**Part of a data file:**
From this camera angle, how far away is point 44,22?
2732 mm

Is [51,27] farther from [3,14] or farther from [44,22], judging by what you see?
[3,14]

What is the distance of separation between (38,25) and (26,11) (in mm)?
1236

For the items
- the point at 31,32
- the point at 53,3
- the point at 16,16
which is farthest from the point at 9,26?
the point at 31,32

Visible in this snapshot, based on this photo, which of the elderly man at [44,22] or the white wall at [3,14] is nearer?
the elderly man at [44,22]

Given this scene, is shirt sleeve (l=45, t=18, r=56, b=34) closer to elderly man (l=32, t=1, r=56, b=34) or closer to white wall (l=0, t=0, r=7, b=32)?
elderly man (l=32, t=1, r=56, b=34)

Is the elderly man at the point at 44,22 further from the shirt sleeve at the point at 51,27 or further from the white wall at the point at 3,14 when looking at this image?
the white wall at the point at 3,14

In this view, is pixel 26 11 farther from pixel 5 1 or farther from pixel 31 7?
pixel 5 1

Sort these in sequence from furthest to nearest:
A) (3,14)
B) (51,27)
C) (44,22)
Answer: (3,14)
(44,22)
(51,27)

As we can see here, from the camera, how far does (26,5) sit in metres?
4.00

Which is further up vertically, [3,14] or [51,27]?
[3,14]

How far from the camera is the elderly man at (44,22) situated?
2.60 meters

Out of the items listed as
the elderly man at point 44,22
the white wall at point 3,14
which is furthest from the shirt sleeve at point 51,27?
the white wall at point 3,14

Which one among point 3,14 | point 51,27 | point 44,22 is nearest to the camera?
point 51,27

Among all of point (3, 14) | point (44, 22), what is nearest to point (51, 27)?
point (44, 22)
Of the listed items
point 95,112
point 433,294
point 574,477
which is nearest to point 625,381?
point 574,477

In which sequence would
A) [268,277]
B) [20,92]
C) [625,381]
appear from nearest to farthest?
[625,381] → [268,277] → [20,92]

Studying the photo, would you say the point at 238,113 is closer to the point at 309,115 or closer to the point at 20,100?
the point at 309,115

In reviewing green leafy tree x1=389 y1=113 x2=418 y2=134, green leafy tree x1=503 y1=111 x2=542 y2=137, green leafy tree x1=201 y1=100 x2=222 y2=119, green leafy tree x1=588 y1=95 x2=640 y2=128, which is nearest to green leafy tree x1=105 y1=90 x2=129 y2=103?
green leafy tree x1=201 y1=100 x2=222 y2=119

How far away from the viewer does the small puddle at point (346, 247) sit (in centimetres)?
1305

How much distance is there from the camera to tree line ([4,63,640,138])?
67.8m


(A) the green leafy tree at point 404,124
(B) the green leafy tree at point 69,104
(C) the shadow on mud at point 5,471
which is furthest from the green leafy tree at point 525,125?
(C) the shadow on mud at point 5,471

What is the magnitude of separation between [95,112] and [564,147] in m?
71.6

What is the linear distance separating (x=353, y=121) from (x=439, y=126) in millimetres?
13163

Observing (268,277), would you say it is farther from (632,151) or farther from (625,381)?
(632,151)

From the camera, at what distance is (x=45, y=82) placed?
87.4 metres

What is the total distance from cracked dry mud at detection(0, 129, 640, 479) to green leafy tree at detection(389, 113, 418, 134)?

**Written task:** Can you turn everything in the records, from the line containing "How far from" down through the end of the records, into a JSON list of strings with one string per line and blank lines left out?

**Answer to the exercise:**
[
  "How far from the camera is the elderly man at (44,22) situated?",
  "2.60 meters",
  "Out of the items listed as",
  "the elderly man at point 44,22",
  "the white wall at point 3,14",
  "which is furthest from the shirt sleeve at point 51,27?",
  "the white wall at point 3,14",
  "Which one among point 3,14 | point 51,27 | point 44,22 is nearest to the camera?",
  "point 51,27",
  "Among all of point (3, 14) | point (44, 22), what is nearest to point (51, 27)?",
  "point (44, 22)",
  "Of the listed items",
  "point 95,112",
  "point 433,294",
  "point 574,477",
  "which is nearest to point 625,381?",
  "point 574,477",
  "In which sequence would",
  "A) [268,277]",
  "B) [20,92]",
  "C) [625,381]",
  "appear from nearest to farthest?",
  "[625,381] → [268,277] → [20,92]",
  "Studying the photo, would you say the point at 238,113 is closer to the point at 309,115 or closer to the point at 20,100?",
  "the point at 309,115",
  "In reviewing green leafy tree x1=389 y1=113 x2=418 y2=134, green leafy tree x1=503 y1=111 x2=542 y2=137, green leafy tree x1=201 y1=100 x2=222 y2=119, green leafy tree x1=588 y1=95 x2=640 y2=128, which is nearest to green leafy tree x1=105 y1=90 x2=129 y2=103?",
  "green leafy tree x1=201 y1=100 x2=222 y2=119",
  "How far away from the viewer does the small puddle at point (346, 247) sit (in centimetres)?",
  "1305",
  "How much distance is there from the camera to tree line ([4,63,640,138])?",
  "67.8m",
  "(A) the green leafy tree at point 404,124",
  "(B) the green leafy tree at point 69,104",
  "(C) the shadow on mud at point 5,471",
  "which is furthest from the green leafy tree at point 525,125?",
  "(C) the shadow on mud at point 5,471",
  "What is the magnitude of separation between [95,112] and [564,147] in m?",
  "71.6",
  "What is the linear distance separating (x=353, y=121) from (x=439, y=126) in millimetres?",
  "13163",
  "Observing (268,277), would you say it is farther from (632,151) or farther from (625,381)?",
  "(632,151)",
  "From the camera, at what distance is (x=45, y=82) placed?",
  "87.4 metres",
  "What is the total distance from cracked dry mud at detection(0, 129, 640, 479) to green leafy tree at detection(389, 113, 418, 134)?"
]